Stored items:
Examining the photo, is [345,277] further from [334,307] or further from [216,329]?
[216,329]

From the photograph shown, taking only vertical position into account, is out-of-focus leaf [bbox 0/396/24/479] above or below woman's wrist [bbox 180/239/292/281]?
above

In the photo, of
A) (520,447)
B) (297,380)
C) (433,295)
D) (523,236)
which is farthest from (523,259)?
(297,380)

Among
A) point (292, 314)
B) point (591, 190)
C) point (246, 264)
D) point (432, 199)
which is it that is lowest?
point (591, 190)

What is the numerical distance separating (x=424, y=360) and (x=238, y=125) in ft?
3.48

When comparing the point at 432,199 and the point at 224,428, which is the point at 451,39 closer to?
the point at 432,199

▶ [YOUR INSTRUCTIONS]: Please update the records above by changing "closer" to "nearer" and leaving everything else as it is.

▶ [TASK RESPONSE]:
Examining the photo, is [345,277] further from [334,307] or further from [216,329]?
[216,329]

From the photograph shown, taking only vertical position into account, is out-of-focus leaf [bbox 0/396/24/479] above or below woman's wrist [bbox 180/239/292/281]?
above

In the photo, of
A) (520,447)
B) (297,380)
C) (433,295)
D) (523,236)
which is farthest from (523,259)?
(297,380)

Among
A) point (292, 314)
B) point (591, 190)
C) point (246, 264)
D) point (432, 199)
which is it that is lowest?
point (591, 190)

What is the numerical distance separating (x=424, y=360) and (x=238, y=125) in ft?
3.48

When comparing the point at 432,199 and the point at 224,428, which is the point at 451,39 nearer to?
the point at 432,199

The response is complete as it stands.